ОТРЫВОК —
*****
Книга: Меч сквозь столетия. Искусство владения оружием
Назад: Глава 12 О рыцарском поведении мастеров рапиры
Дальше: Глава 14 Веселая шутка Длинной Мег из Вестминстера, и как она с мечом и баклером победила испанского рыцаря

Глава 13
О кинжале

Согласно современным представлениям, кинжал воспринимается исключительно как орудие тайного убийцы, а в тех странах, где им все еще пользуются, он является предметом обихода злодеев из низших классов. Однако в XVI веке и ранее кинжалы в открытую носили все от мала до велика, и это был весьма полезный атрибут одежды каждого. Его редко использовали как одиночное оружие в серьезных схватках, хотя есть несколько записей и о таких случаях, но часто, очень часто его выхватывали из ножен при внезапной вспышке ярости, и мастера в те времена не пренебрегали обучением владению этим оружием, как показывают дошедшие до нас труды некоторых из них — «Fechtbuch» Тальхоффера, манускрипт XV века, несколько лет назад воспроизведенный в Праге; «Opera Nuova» Мароццо, которую Гелли относит к 1517 году, и любопытная работа Иоахима Мейера, опубликованная в Страсбурге в 1570 году.
Работе кинжалом обучали иногда как одиночным оружием, то есть в отсутствие какого бы то ни было защитного дополнения, например щита или плаща, — в этих случаях оружие часто перебрасывали из руки в руку, а бывало, и прятали обе руки за спиной одновременно, чтобы противник не знал, с какой стороны сейчас будет нанесен удар. В других же случаях кинжал использовали в паре с защитой в виде плаща, щита-баклера или второго кинжала.
*****
ИСХОДНЫЕ ЗАПИСИ —

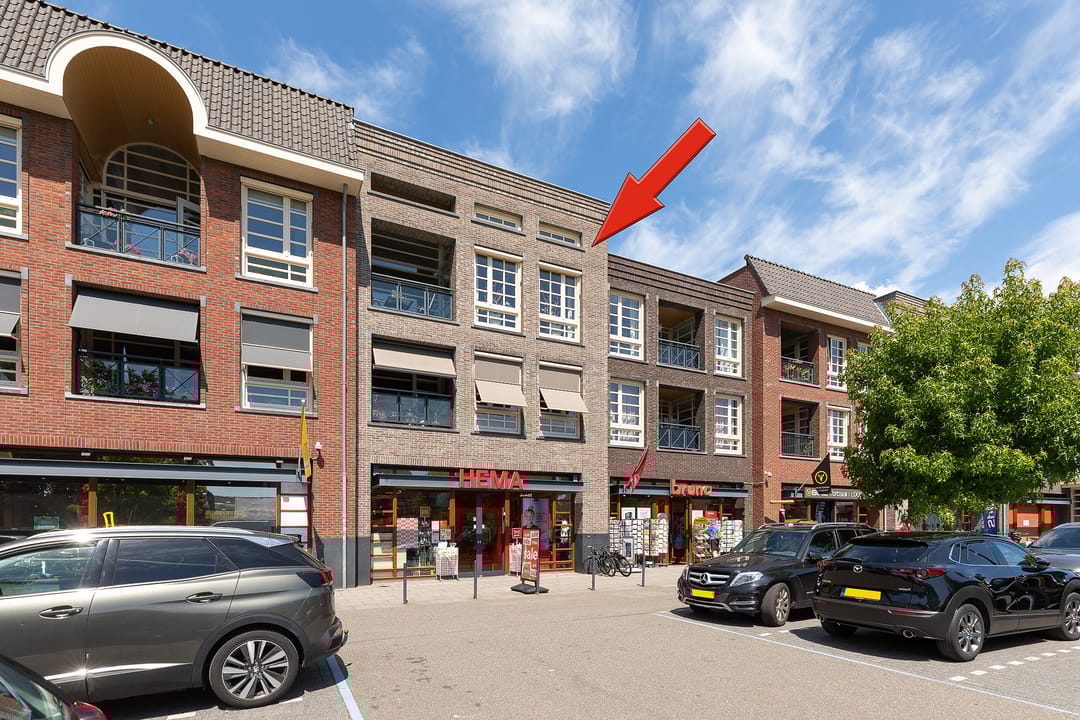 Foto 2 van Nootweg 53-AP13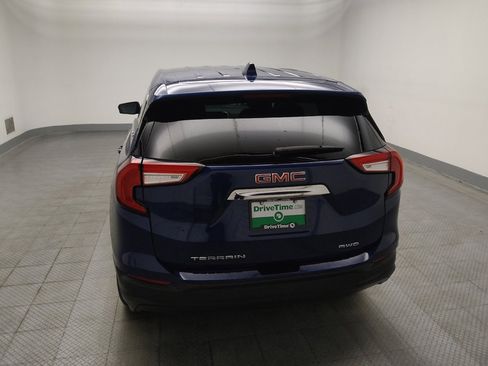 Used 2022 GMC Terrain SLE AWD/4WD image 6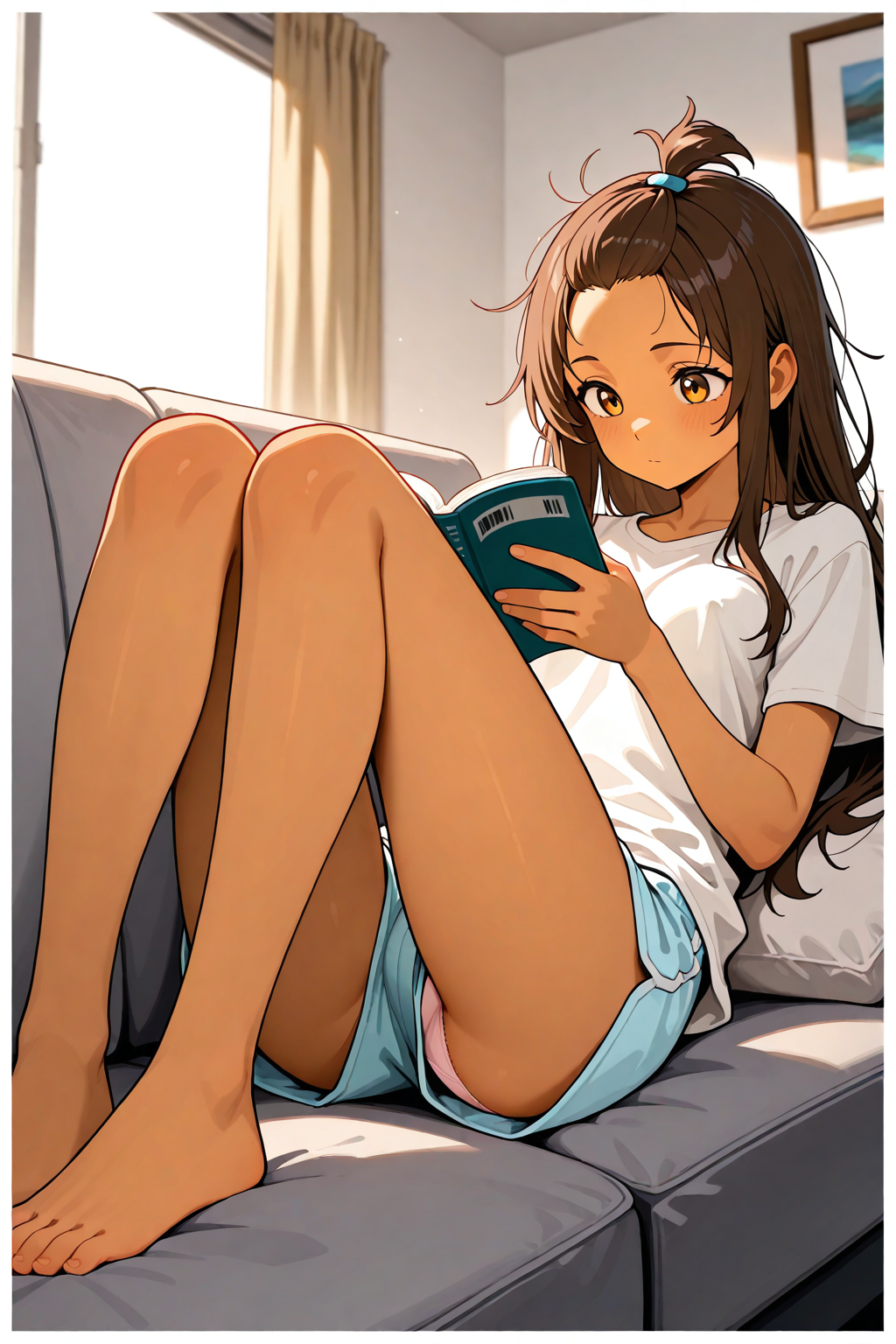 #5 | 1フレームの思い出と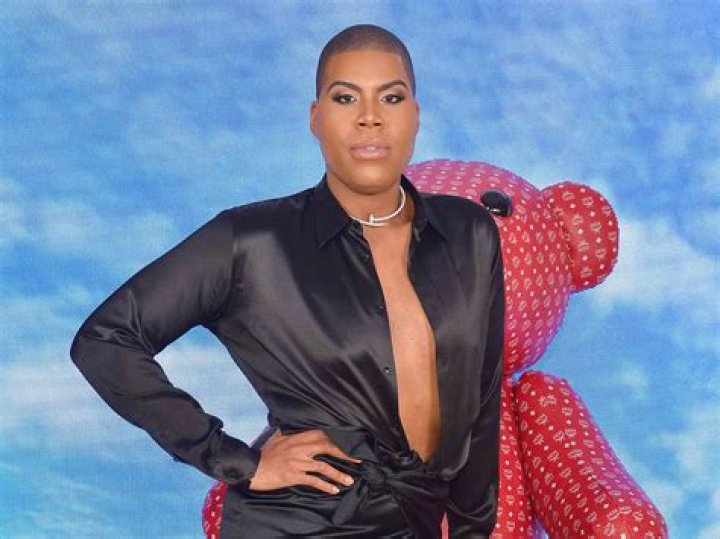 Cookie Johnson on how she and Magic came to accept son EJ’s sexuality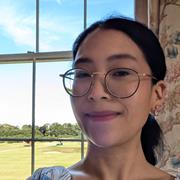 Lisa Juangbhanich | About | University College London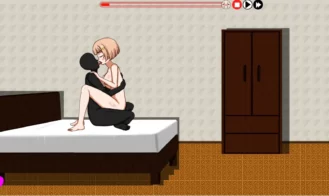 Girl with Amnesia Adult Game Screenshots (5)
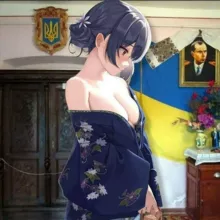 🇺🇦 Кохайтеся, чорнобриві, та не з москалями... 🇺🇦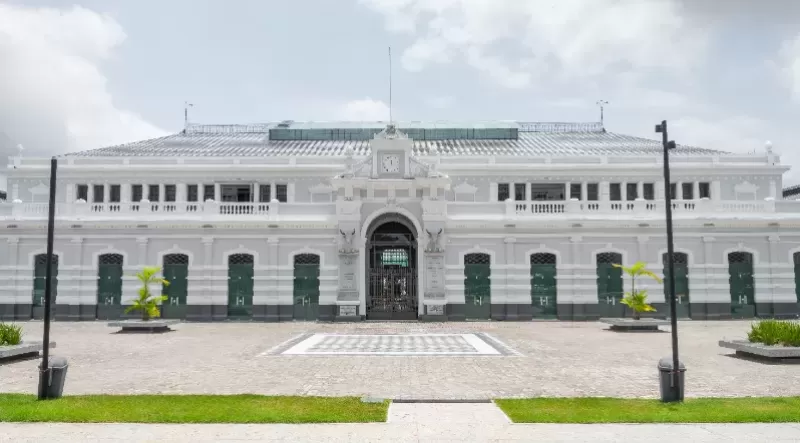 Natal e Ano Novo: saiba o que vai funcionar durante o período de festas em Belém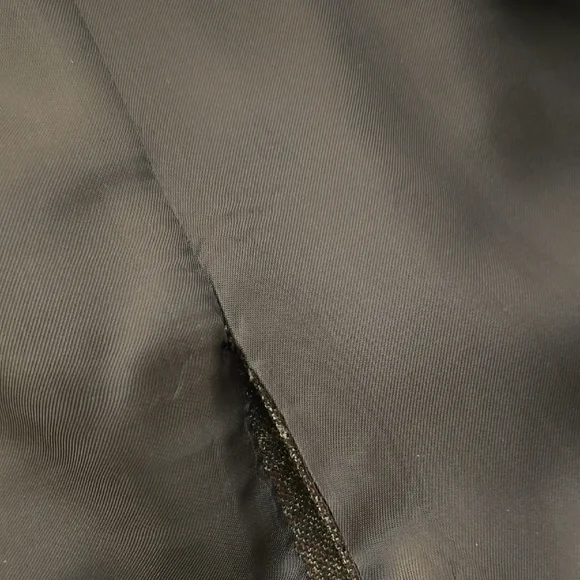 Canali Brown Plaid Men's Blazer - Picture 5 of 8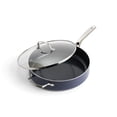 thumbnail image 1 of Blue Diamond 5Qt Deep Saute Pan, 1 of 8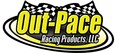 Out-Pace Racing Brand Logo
*****
ЧТО СДЕЛАТЬ —
Приведите повторно без изменений часть отрывка о кинжале от слов «Работе кинжалом обучали» до слов «или второго кинжала.».

РЕЗУЛЬТАТ ЗАДАНИЯ —
Работе кинжалом обучали иногда как одиночным оружием, то есть в отсутствие какого бы то ни было защитного дополнения, например щита или плаща, — в этих случаях оружие часто перебрасывали из руки в руку, а бывало, и прятали обе руки за спиной одновременно, чтобы противник не знал, с какой стороны сейчас будет нанесен удар. В других же случаях кинжал использовали в паре с защитой в виде плаща, щита-баклера или второго кинжала.